▶ [原文]
....

字典树之旅03：Patricia Trie(一)

这篇文章我将介绍 StandardTrie 的简单变体： PatriciaTrie¹。

PatriciaTrie 或 PatriciaTree，在一些论文中又被称为 CompactTrie（紧凑 trie）或 CompressedTrie（压缩 trie）。

相关代码：https://github.com/patricklaux/perfect-code

1. 导引

PatriciaTrie 的显著优化是合并单路分支：如果一个非根无值节点有且仅有一个子节点，则将其子节点与该节点合并。

文字描述稍有点抽象，还是看图：

节点合并

节点合并

图1：节点合并

节点分裂

如果需要添加键 “da”，该如何来处理哪？我们需要将 “dad” 分裂成两个节点，效果见下图：

节点分裂

图2：节点分裂

相信，这两张图已足以说明一切😀

同时，我们也可以看到合并后节点数变少，因此减少了可能的内存消耗。

2. 代码实现

依照惯例，还是写代码来实现它。

2.1. 节点定义

package com.igeeksky.perfect.nlp.trie;

private static class PatriciaNode<V> {

    // key 的子串
    String subKey;

    // 值（支持泛型，可以是非字符串）
    V val;

    // 子节点
    PatriciaNode<V>[] table;

    public PatriciaNode(int R) {
        this.table = new PatriciaNode[R];
    }

    public PatriciaNode(int R, String subKey) {
        this.subKey = subKey;
        this.table = new PatriciaNode[R];
    }

    public PatriciaNode(String subKey, V value) {
        this.subKey = subKey;
        this.val = value;
    }

    public PatriciaNode(int R, String subKey, V value) {
        this.subKey = subKey;
        this.val = value;
        this.table = new PatriciaNode[R];
    }
}

对比前文的 StandardNode，多了一个 String 类型的 subKey 字段，该字段用于存储节点合并之后的字符串，其它无变化。

....

▶ [存储数据]
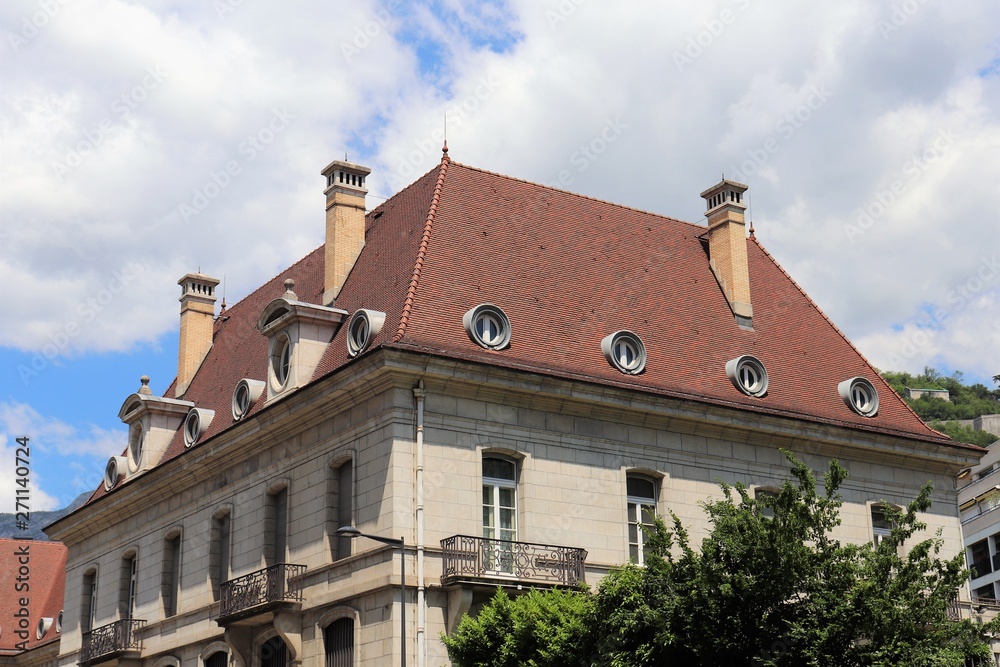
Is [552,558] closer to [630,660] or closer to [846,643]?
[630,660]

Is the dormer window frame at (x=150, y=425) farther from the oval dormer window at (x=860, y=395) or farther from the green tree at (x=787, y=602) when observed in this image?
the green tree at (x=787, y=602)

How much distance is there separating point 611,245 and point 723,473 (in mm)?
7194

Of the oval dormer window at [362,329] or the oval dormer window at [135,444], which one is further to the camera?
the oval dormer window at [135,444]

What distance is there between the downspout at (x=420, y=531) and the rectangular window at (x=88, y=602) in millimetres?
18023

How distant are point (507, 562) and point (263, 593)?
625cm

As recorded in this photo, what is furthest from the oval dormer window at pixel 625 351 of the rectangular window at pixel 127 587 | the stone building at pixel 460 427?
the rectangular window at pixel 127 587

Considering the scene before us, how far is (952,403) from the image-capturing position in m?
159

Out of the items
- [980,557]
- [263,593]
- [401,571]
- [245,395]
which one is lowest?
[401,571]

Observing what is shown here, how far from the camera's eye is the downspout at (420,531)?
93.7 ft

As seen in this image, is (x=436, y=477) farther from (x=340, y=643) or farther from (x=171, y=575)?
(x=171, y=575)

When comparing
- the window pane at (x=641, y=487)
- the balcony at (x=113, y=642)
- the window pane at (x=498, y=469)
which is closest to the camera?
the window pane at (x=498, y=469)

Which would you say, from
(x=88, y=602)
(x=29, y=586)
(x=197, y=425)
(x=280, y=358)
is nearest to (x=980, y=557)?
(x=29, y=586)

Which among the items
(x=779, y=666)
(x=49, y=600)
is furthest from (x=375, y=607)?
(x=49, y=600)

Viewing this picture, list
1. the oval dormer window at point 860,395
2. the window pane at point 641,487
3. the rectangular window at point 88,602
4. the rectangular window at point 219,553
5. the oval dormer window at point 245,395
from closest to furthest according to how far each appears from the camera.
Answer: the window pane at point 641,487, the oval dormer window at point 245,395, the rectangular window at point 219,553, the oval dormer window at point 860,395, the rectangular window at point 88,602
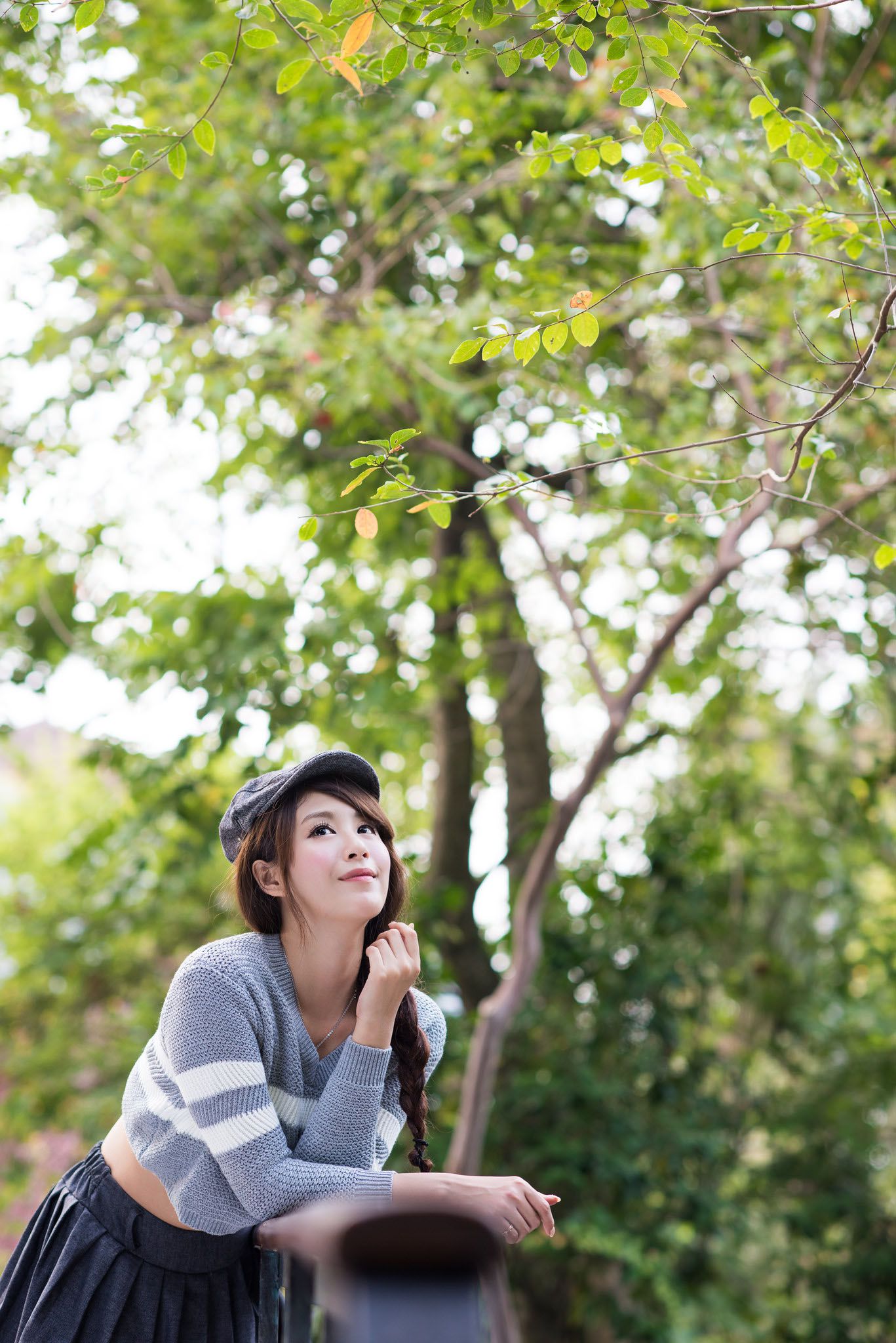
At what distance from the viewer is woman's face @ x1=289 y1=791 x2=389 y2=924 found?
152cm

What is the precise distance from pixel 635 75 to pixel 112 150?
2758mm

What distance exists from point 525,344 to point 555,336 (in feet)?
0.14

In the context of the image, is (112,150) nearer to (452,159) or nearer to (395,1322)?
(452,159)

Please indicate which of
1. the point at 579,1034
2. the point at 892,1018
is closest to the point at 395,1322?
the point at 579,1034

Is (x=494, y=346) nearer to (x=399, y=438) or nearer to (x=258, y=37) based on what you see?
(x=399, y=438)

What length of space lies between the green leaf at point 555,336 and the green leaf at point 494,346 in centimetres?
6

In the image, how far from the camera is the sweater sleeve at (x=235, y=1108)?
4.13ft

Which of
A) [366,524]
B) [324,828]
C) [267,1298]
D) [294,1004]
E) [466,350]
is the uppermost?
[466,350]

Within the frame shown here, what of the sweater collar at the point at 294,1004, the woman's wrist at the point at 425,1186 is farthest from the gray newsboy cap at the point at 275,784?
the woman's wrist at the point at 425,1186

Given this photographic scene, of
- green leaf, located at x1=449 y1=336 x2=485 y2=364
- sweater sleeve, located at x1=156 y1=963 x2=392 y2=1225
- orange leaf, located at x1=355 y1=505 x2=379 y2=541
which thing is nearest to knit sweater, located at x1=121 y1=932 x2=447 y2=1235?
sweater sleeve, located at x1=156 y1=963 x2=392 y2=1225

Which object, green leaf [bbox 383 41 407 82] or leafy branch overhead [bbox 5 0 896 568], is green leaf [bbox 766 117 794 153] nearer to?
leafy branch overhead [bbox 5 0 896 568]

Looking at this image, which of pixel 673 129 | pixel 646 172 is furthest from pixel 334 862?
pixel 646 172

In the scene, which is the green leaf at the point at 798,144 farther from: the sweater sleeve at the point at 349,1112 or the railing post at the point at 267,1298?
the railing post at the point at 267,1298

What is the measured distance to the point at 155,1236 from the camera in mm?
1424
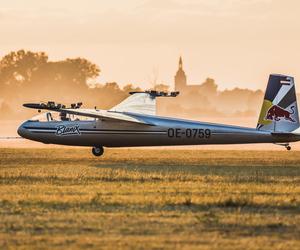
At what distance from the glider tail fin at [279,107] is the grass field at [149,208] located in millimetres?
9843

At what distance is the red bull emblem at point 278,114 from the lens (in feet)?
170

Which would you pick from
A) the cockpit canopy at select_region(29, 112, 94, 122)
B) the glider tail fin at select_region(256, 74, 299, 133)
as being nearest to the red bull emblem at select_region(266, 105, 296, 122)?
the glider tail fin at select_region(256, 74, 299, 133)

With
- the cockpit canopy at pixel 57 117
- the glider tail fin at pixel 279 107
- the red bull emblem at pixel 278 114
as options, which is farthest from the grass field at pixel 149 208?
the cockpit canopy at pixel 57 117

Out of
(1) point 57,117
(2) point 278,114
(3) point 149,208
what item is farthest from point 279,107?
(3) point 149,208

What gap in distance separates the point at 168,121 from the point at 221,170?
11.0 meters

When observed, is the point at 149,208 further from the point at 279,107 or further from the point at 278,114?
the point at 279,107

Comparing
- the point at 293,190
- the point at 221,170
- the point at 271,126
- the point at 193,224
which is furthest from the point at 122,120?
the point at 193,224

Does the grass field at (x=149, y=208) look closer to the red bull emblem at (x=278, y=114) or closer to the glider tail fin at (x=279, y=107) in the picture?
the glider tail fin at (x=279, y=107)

....

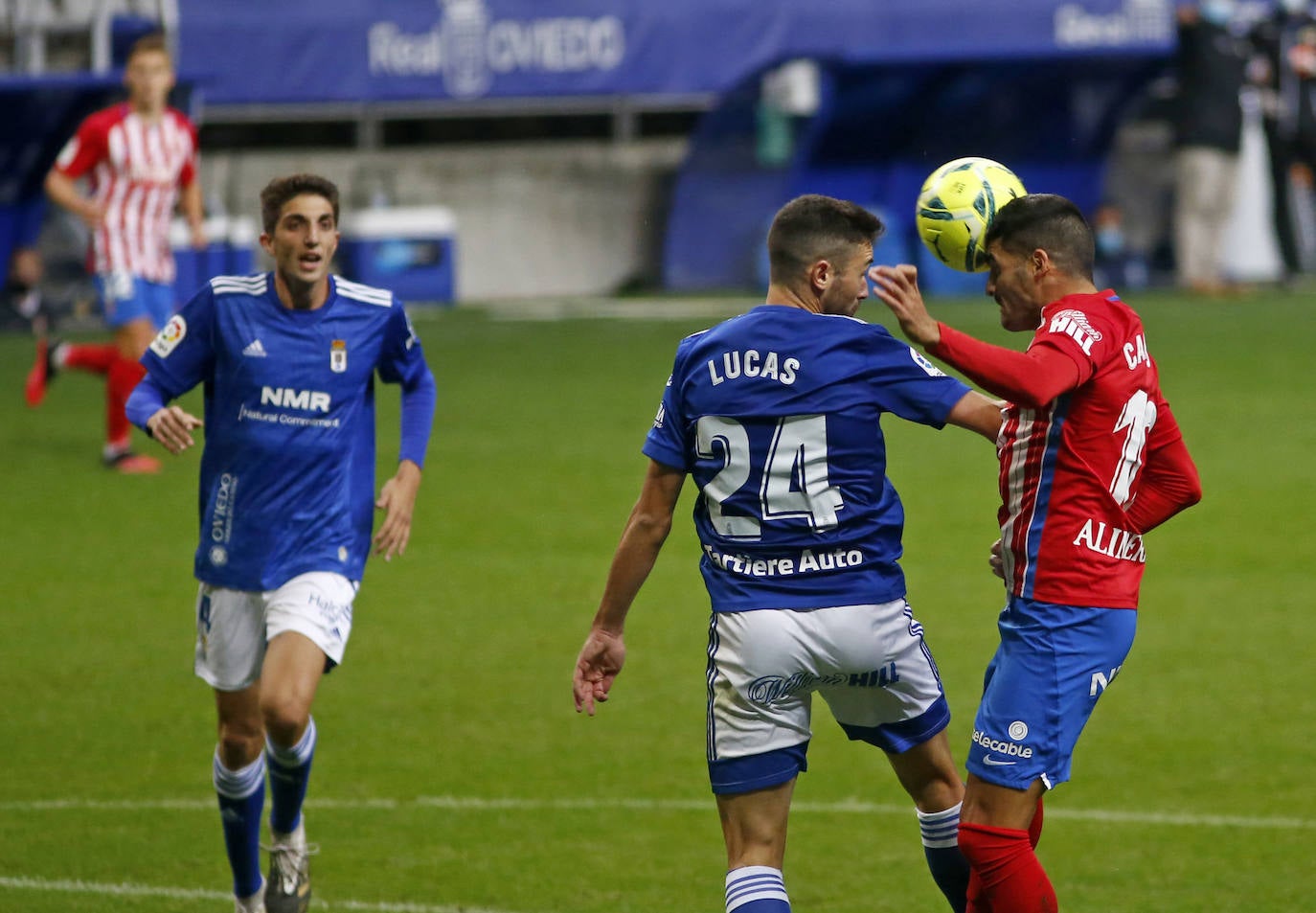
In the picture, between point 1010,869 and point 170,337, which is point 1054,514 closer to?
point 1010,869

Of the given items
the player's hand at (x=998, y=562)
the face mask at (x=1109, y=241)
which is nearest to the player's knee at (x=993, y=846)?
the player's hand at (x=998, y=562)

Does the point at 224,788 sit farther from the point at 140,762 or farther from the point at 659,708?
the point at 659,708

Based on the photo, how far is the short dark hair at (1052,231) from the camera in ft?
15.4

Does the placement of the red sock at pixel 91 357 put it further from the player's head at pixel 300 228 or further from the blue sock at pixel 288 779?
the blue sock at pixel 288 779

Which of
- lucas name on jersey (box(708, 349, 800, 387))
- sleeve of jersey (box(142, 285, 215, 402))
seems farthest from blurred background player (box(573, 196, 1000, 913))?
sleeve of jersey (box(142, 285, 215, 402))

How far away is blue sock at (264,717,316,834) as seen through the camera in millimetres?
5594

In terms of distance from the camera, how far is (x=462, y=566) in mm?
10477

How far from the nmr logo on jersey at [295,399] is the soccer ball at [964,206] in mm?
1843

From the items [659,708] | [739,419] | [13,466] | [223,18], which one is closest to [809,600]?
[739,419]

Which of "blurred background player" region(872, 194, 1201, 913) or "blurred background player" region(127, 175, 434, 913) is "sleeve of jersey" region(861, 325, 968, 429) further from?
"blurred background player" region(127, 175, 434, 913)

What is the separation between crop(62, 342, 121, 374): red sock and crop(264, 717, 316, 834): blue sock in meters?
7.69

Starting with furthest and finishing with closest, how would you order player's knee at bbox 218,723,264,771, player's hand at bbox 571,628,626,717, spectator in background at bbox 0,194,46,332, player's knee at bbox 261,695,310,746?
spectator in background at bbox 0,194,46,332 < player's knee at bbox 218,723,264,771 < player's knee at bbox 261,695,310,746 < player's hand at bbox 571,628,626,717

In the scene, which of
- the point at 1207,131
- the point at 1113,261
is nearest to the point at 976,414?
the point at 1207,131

....

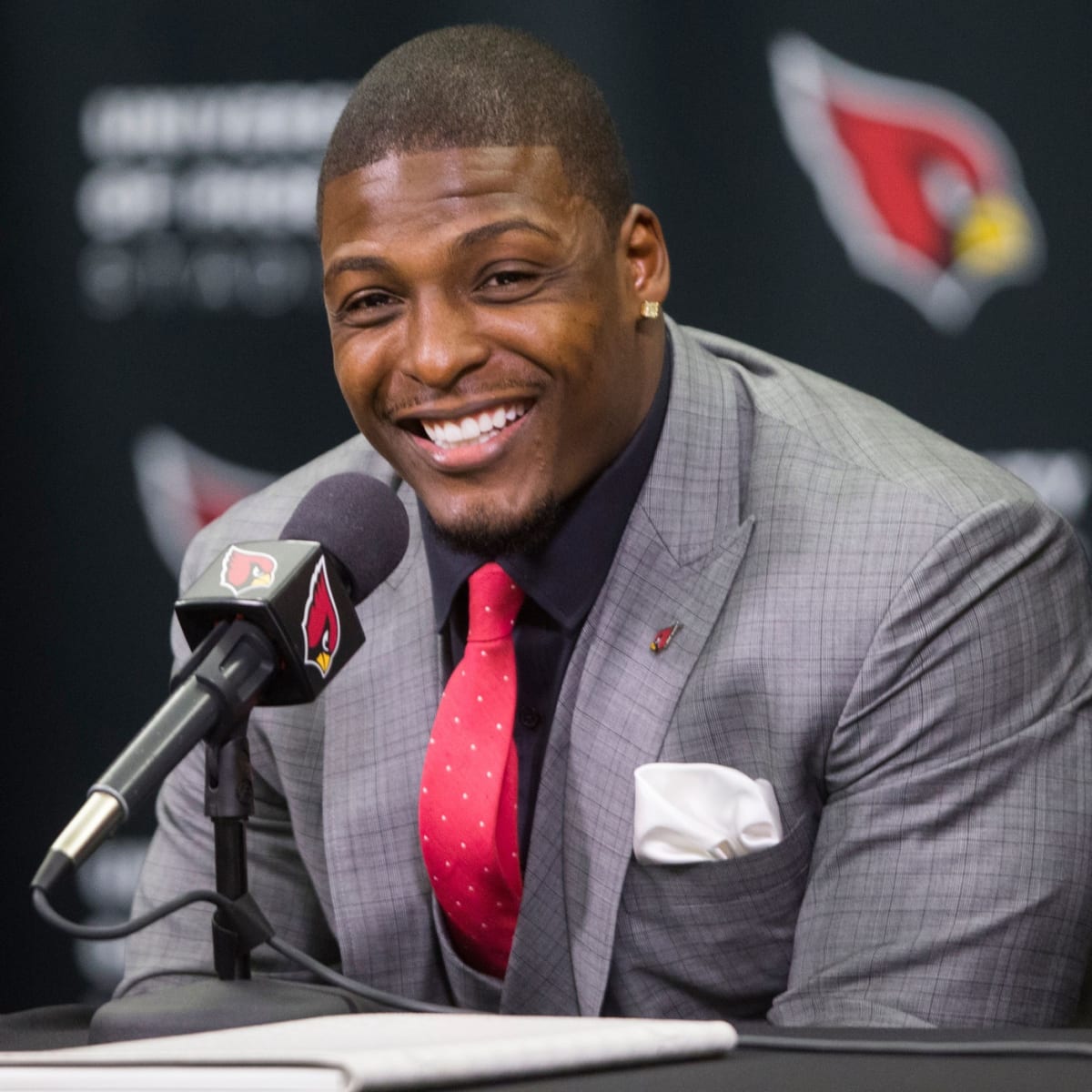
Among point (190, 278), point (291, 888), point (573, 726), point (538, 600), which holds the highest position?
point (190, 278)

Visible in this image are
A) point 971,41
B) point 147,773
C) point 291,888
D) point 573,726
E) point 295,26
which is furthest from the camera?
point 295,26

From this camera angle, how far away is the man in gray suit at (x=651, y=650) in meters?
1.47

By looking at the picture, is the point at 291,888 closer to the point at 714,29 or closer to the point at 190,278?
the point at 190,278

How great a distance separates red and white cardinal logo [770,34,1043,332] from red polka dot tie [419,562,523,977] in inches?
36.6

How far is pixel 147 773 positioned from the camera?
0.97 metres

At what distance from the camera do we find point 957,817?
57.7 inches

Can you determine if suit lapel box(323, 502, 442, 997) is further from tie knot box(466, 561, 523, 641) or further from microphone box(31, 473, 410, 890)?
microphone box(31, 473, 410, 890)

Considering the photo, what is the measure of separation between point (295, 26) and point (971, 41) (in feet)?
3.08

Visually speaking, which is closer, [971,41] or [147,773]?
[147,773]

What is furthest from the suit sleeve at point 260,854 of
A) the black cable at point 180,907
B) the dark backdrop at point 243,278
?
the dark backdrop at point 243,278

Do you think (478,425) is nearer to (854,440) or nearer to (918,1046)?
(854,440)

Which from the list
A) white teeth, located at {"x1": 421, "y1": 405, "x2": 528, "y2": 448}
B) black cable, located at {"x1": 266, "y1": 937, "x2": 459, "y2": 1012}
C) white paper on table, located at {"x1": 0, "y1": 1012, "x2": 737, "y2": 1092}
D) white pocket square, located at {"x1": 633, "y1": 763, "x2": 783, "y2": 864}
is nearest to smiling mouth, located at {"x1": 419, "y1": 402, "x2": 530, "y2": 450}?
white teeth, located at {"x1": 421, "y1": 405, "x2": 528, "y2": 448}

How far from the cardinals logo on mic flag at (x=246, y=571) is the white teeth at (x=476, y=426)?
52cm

....

▶ [待完成任务]
1 - 请将原文中从“PatriciaTrie 或 PatriciaTree，在一些论文中又被称为”到“有一个子节点，则将其子节点与该节点合并。”的这段文字原样抄录下来。
2 - 根据原文，合并单路分支为什么能减少可能的内存消耗？请用一到三句话说明。
3 - 请用三句话概括原文。

▶ [答案列表]
1 -
PatriciaTrie 或 PatriciaTree，在一些论文中又被称为 CompactTrie（紧凑 trie）或 CompressedTrie（压缩 trie）。

相关代码：https://github.com/patricklaux/perfect-code

1. 导引

PatriciaTrie 的显著优化是合并单路分支：如果一个非根无值节点有且仅有一个子节点，则将其子节点与该节点合并。

2 - 合并单路分支后，节点数变少了，所以可能的内存消耗也随之减少。

3 - PatriciaTrie 是 StandardTrie 的简单变体，在一些论文中又称 CompactTrie 或 CompressedTrie。它的显著优化是合并单路分支：如果一个非根无值节点有且仅有一个子节点，就将该子节点与它合并，从而减少节点数和可能的内存消耗；添加新键时，必要时会把已合并的节点分裂开来。在代码实现中，PatriciaNode 比 StandardNode 多了一个 String 类型的 subKey 字段，用来存储节点合并后的字符串。